> **Text section**

When it comes to both machines, I honestly don't see myself turning or milling very large and/or long pieces. In both cases I bought bigger than I'll ever use for other reasons. But since the mill is still in the crate, and the lathe is still on order, and I've never used either, it can easily be said I'm full of it. I could still make changes to the above. Probably the next two moves are position the mill closer to the lathe and/or out from the wall until the table is beyond the front of the lathe. So feel free to tell me how it is.


----------



## 65Cobra427SC (Jun 19, 2015)

Things didn't go as quickly as I hoped the past few days but I'm okay with that because if I hadn't clarified a few things, I would have regretted them later. Most of the wiring is finished, just not run into the workshop yet because I wasn't sure exactly where to put the outlets.

> **Input data**

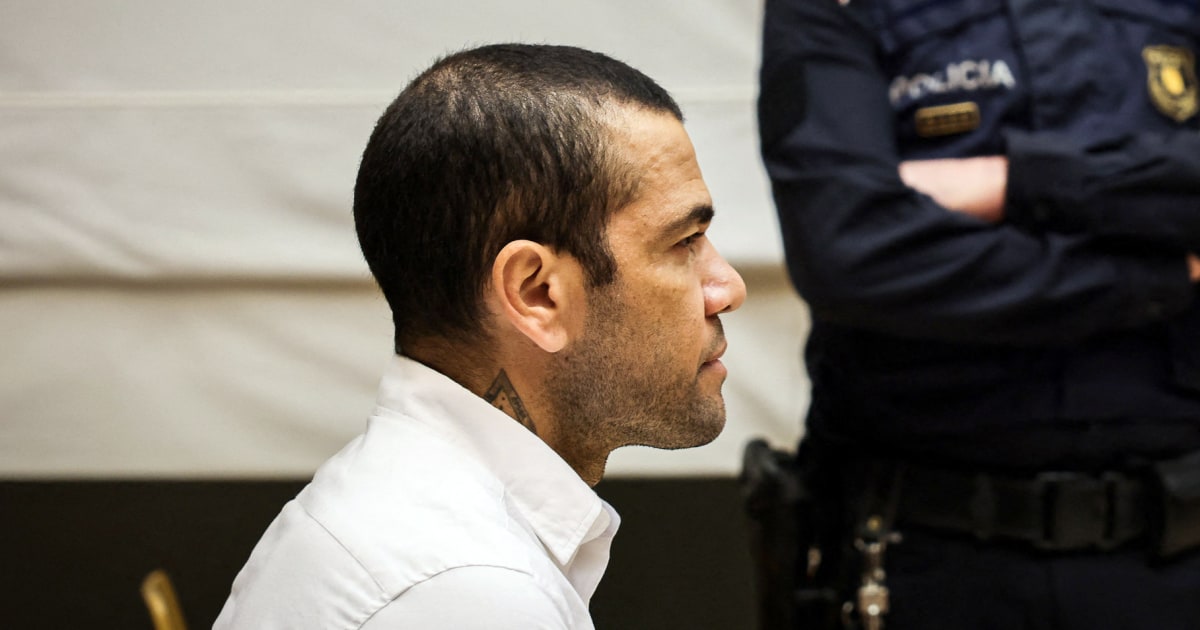 Футболната звезда Дани Алвеш е осъден на повече от 4 години затвор за сексуално насилие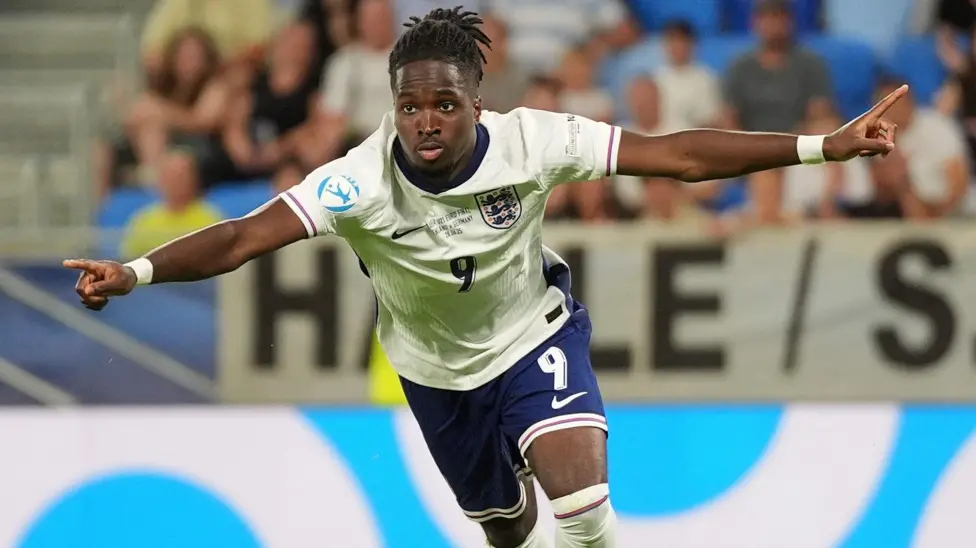 England U21 edge Germany 3-2 in extra time to win Euro 2025. Rowe nets 92nd-minute winner as Young Lions retain title in thrilling Bratislava final.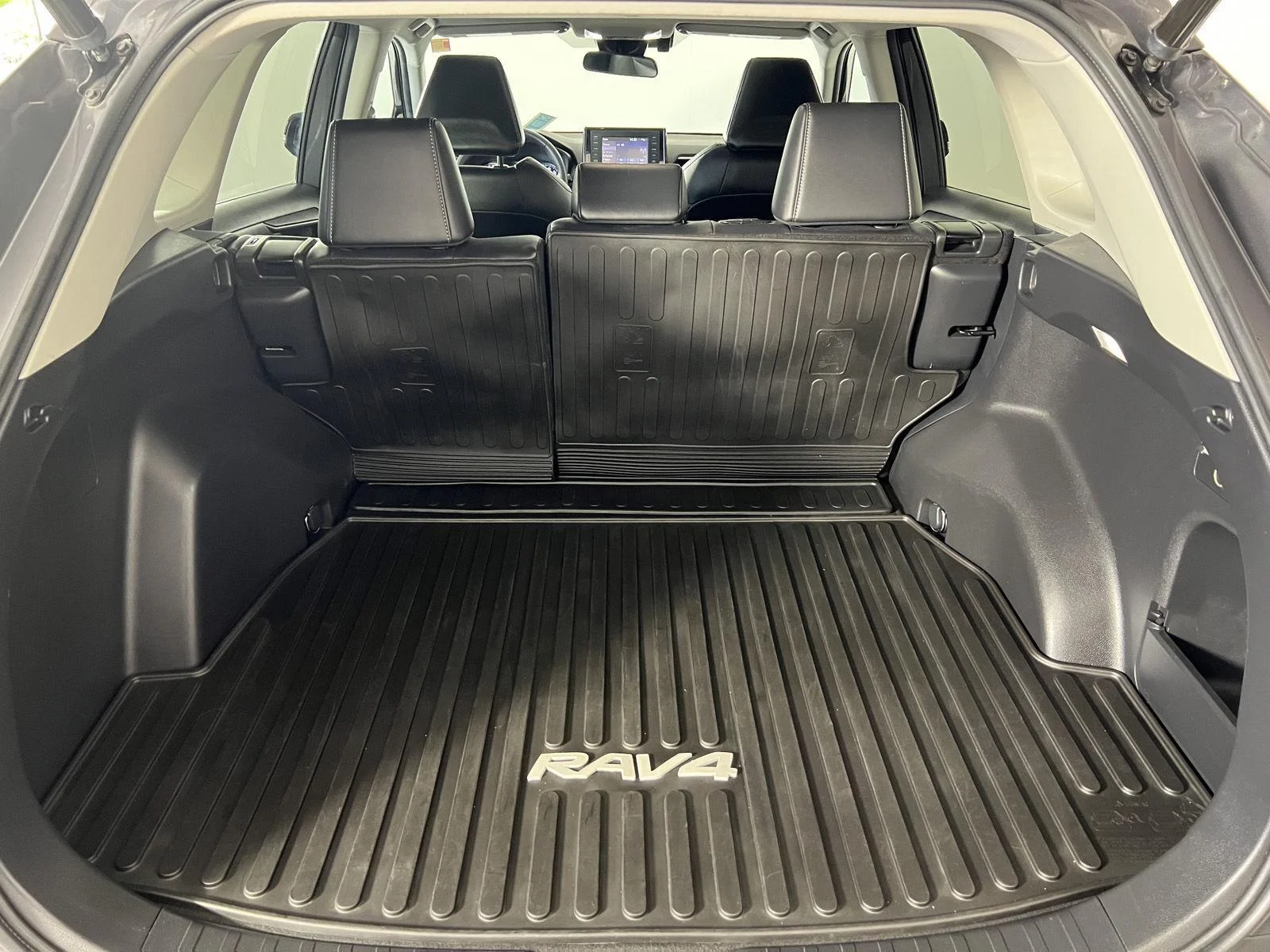 Used 2022 Magnetic Gray Metallic Toyota XLE Premium image 25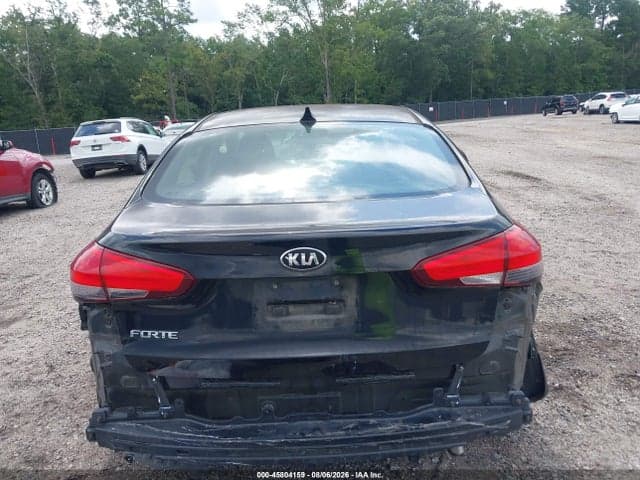 2017 KIA FORTE LX 17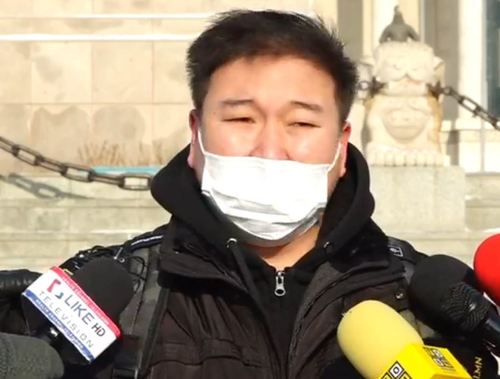 Шүүхээс Э.Одбаярыг 100 мянган төгрөгөөр торгосныг хүчингүй болгожээ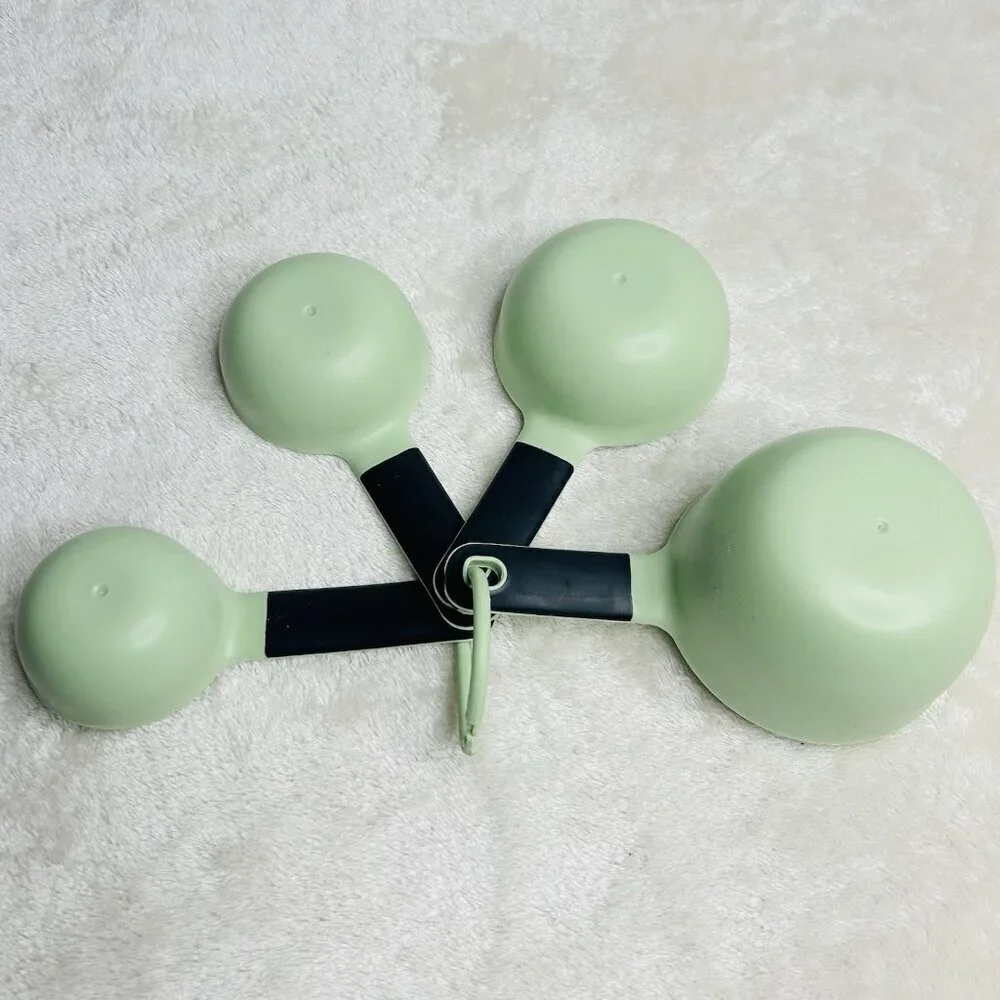 KitchenAid Measuring Cups Set Of 4 Seafoam Green 1/4, 1/3, 1/2, + 1 cup on Ring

> **Work order**
From the workshop forum thread, write out the passage from "## 65Cobra427SC (Jun" to "put the outlets." word for word.

> **Answer section**
## 65Cobra427SC (Jun 19, 2015)

Things didn't go as quickly as I hoped the past few days but I'm okay with that because if I hadn't clarified a few things, I would have regretted them later. Most of the wiring is finished, just not run into the workshop yet because I wasn't sure exactly where to put the outlets.